Last year everyone lined up to talk about luxury. There were premium handsets, luxury watches, talk of quality materials, jewellery grade polishing, lessons learnt from watch makers.
In 2016, the biggest launches were set on a plane of VR. We've been saying it's the year of VR and the mobile community agrees. Samsung broadcast its Unpacked event in 360 video, and had Gear VR headsets for the entire audience to lose themselves in.
LG launched a new handset, but packing a 360 video camera and a new VR headset, there's plenty to distract you from the smartphones. Alcatel launched its new Idol 4, using the packaging as a VR headset and just about every other announcement is set in the context of VR.
Walking the halls of the Barcelona trade show, VR is creeping into every edifice of this event. HTC's stand gives little space to its muted smartphone refresh, but gives plenty of play space to HTC Vive.
Announcing the price and confirming that the final consumer version of HTC Vive is ready has stirred more passions than many recent smartphone launches.
Samsung has done the same, setting up a VR rollercoaster to herd attendees through the Gear VR experience. Even chipset manufacturers, like Qualcomm, are talking about how Snapdragon 820 will power a great VR experience in your smartphone.
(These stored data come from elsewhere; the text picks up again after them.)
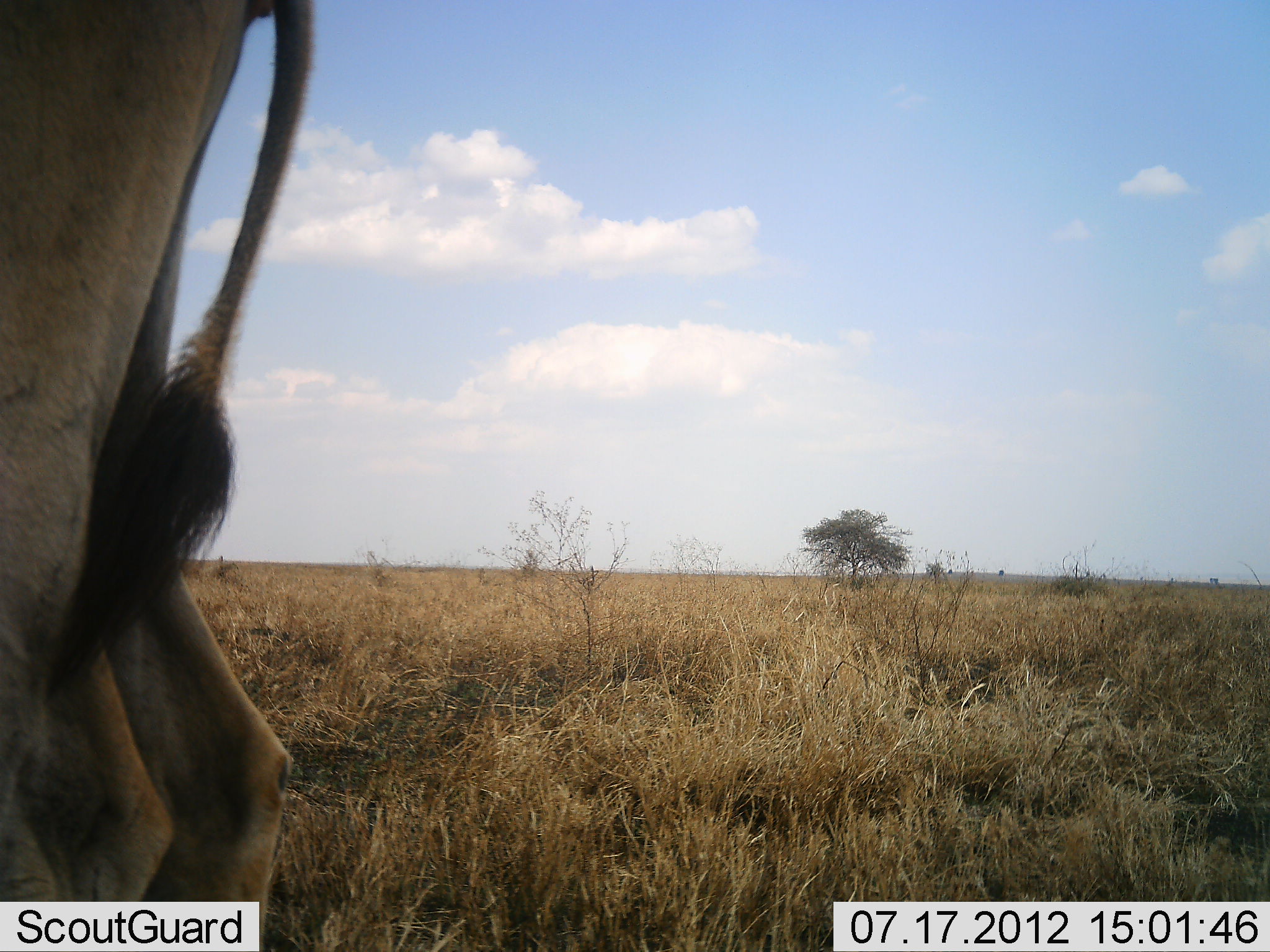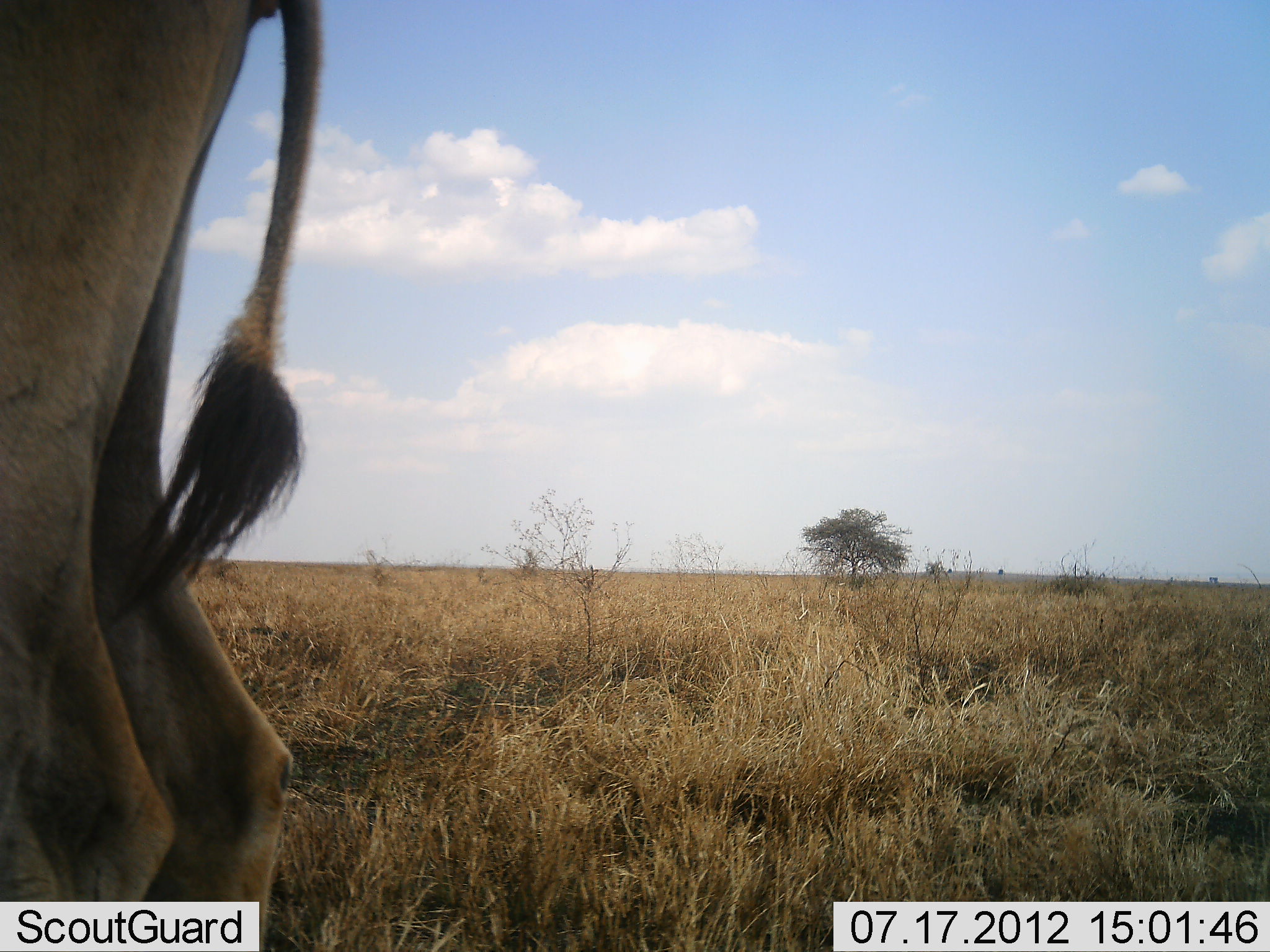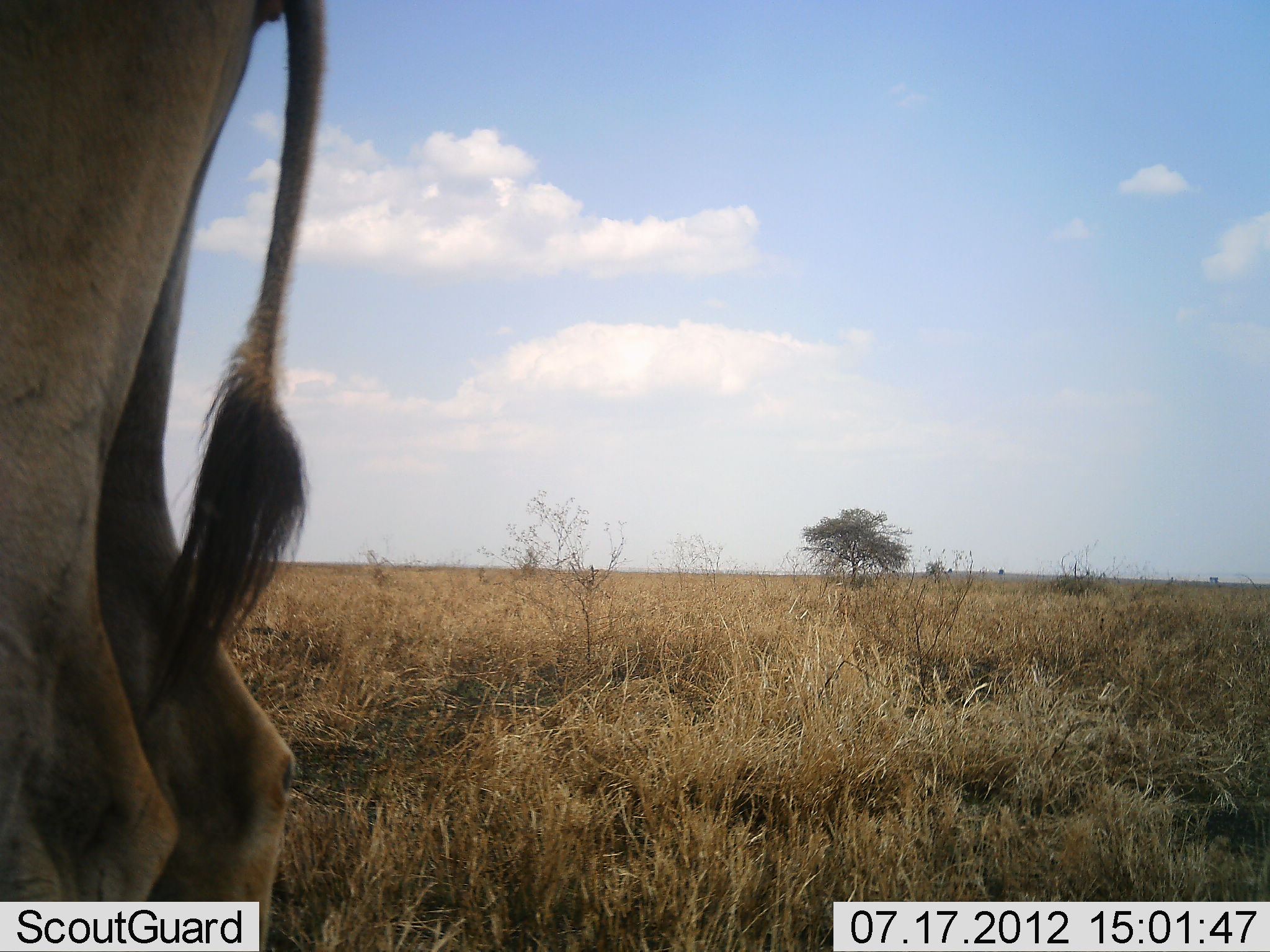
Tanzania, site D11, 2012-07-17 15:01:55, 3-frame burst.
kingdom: Animalia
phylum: Chordata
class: Mammalia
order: Artiodactyla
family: Bovidae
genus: Tragelaphus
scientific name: Tragelaphus oryx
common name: eland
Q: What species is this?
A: Eland (Tragelaphus oryx).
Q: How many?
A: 1.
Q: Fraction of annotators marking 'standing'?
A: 100%.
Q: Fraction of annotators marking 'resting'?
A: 0%.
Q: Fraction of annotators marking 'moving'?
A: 0%.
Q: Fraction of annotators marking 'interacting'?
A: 0%.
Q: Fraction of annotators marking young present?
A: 0%.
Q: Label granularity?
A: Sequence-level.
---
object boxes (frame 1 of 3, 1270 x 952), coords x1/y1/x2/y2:
animal: 1/1/318/952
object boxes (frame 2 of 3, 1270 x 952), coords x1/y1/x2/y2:
animal: 0/0/322/951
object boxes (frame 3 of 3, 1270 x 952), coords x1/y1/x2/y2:
animal: 1/1/330/952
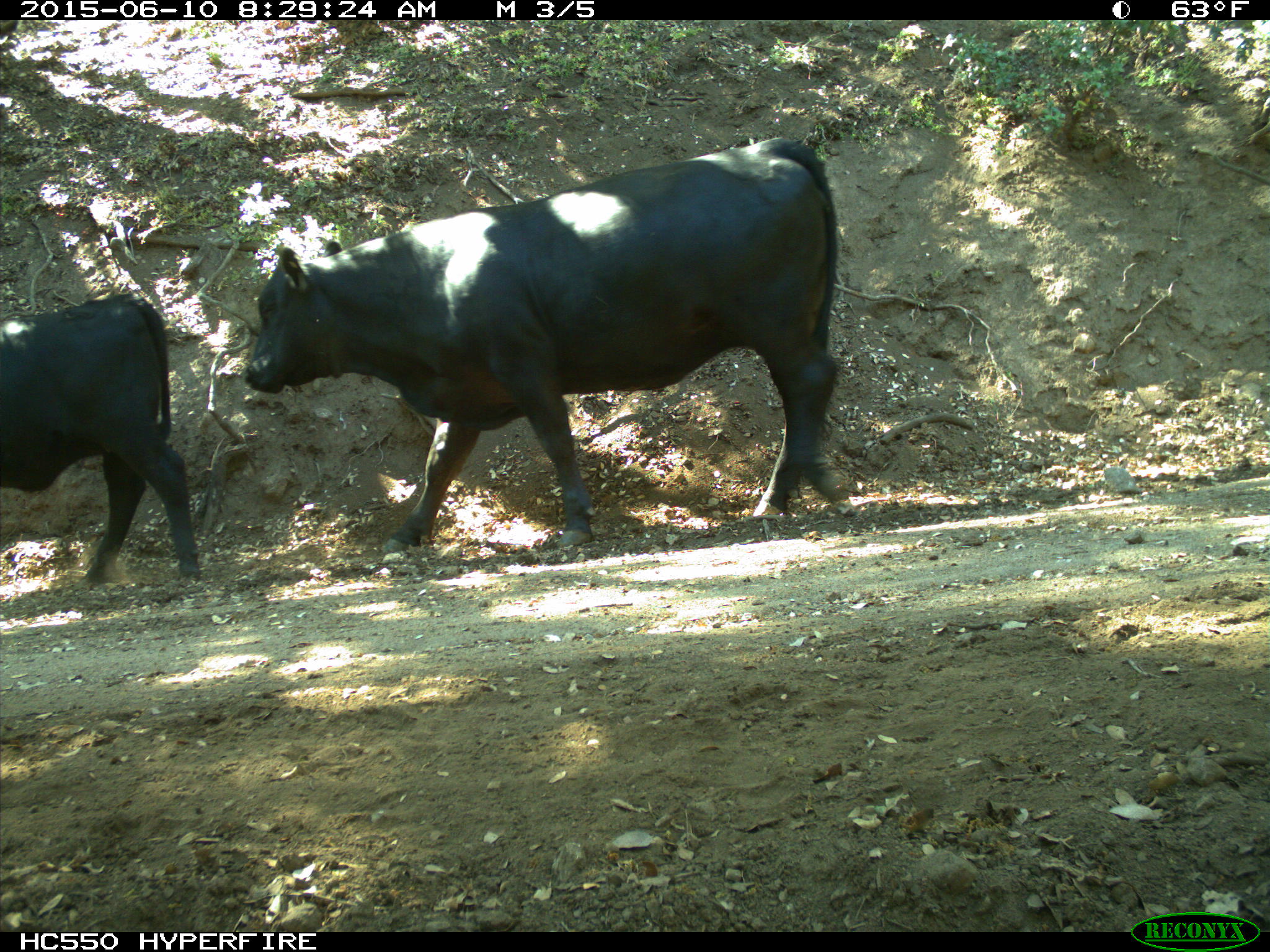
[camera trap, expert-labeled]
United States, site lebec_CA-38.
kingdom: Animalia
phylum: Chordata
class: Mammalia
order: Artiodactyla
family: Bovidae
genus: Bos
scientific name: Bos taurus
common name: domestic cow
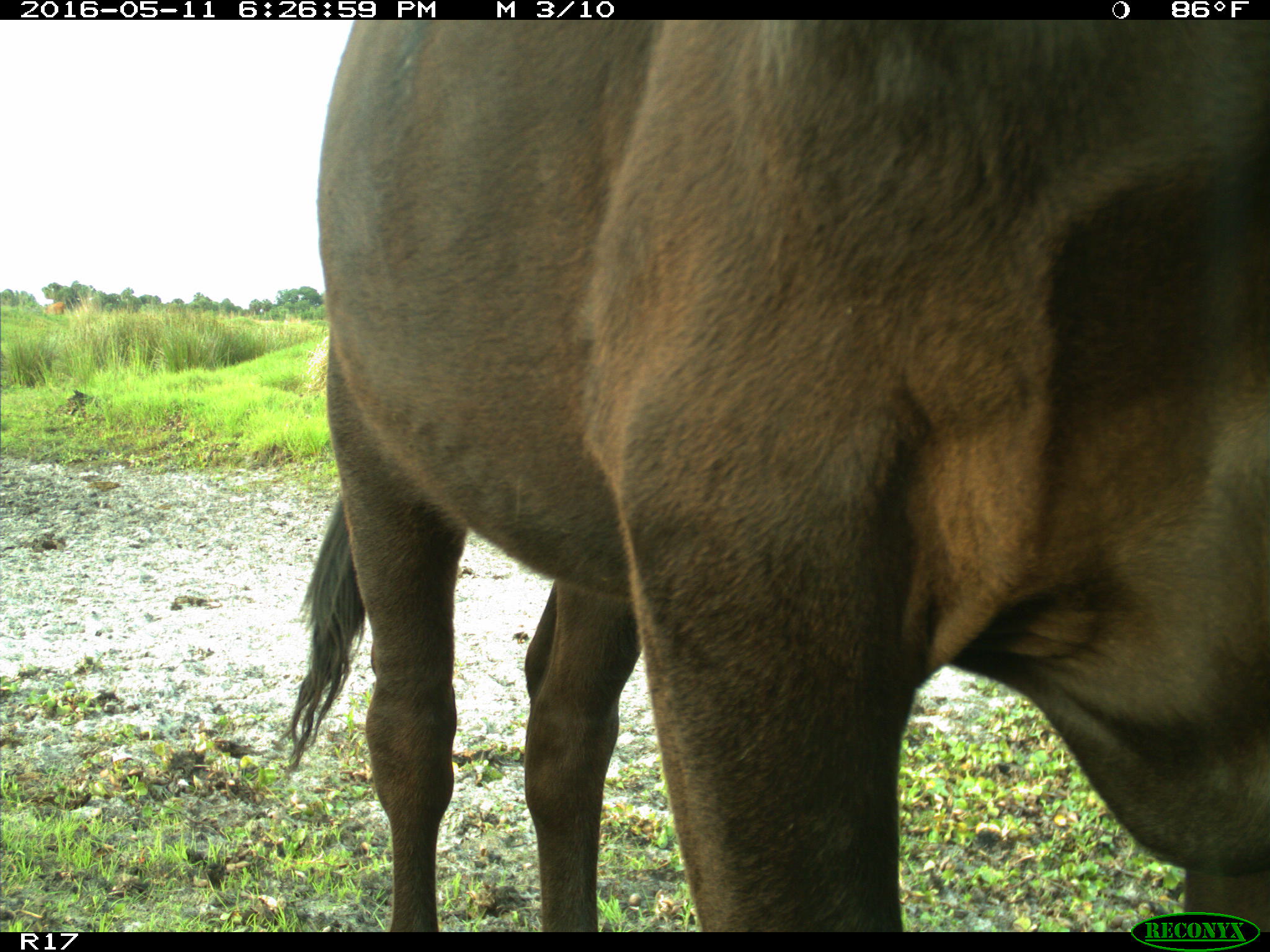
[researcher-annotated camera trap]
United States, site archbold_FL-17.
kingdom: Animalia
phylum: Chordata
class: Mammalia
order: Artiodactyla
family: Bovidae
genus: Bos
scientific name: Bos taurus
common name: domestic cow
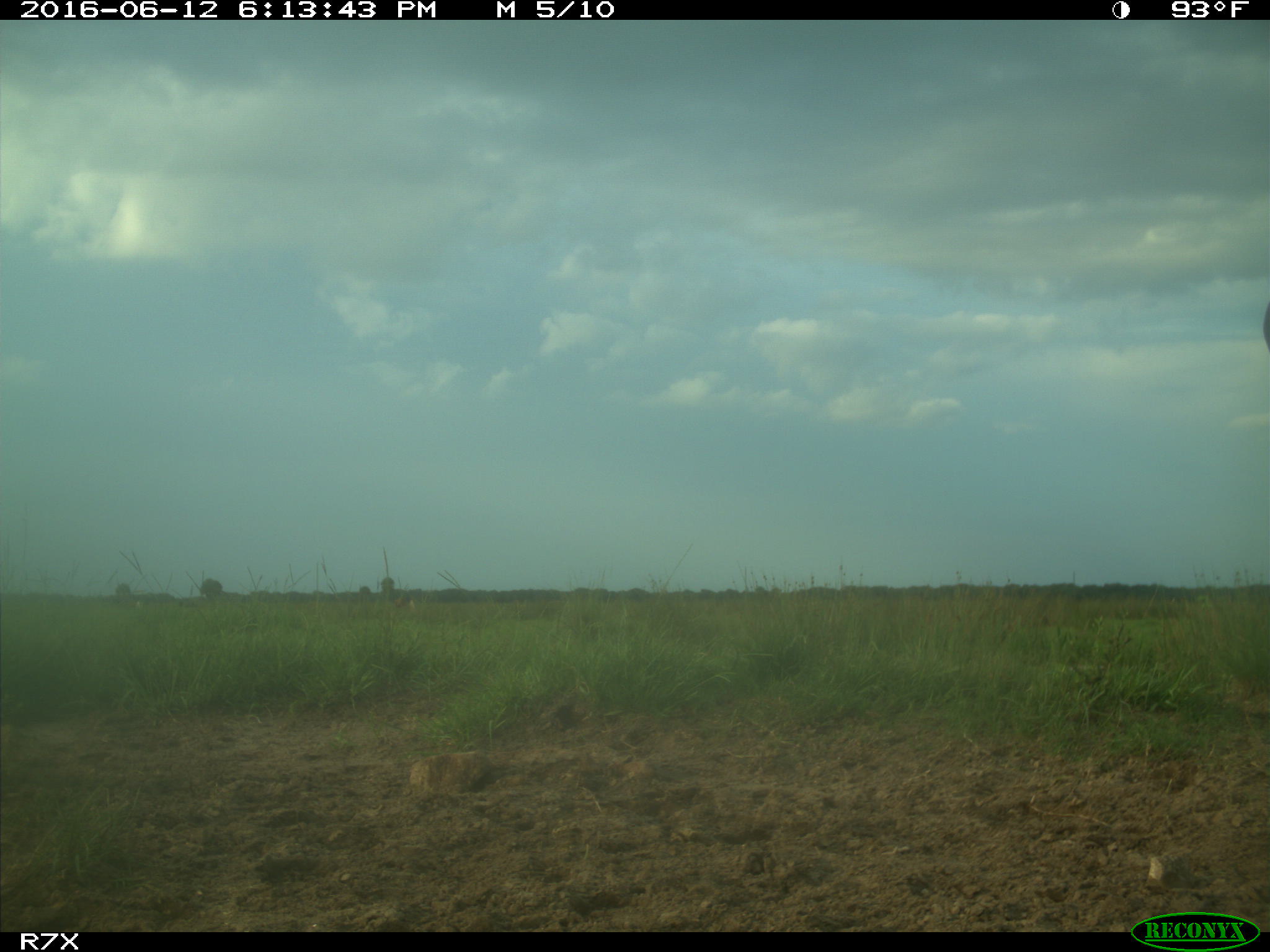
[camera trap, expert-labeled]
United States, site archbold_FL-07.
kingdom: Animalia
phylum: Chordata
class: Mammalia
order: Artiodactyla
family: Bovidae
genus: Bos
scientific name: Bos taurus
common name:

If you're interested in 5G - also a topic of the show - then the message is that 5G will enable live 360 video streaming through your VR headset. Mark Zuckerberg took to the stage, delivering his Mobile World Congress keynote to say just that, while also (now iconically) walking into Samsung's Unpacked event while the audience with distracted wearing VR headsets.
While virtual reality is an exciting evolution of mobile technology, there's a small insurgent movement, gossiping around the show floor, suggesting that VR is just the latest vessel to try to sell smartphones.
Just as 3D TV was "the next big thing" a few years ago, VR is being treated with the same caution by some. LG's launch of a VR camera and headset springs from wanting to make its smartphones fun again, and Samsung's proclivities towards Gear VR may spring from the fact that its 2016 flagships are very closely related to its 2015 offering.
Whatever the future holds for VR, and it's sure to be a busy future in 2016, it's the talk of Mobile World Congress, and it's likely to seep into all aspects of technology this year. Consider yourself warned.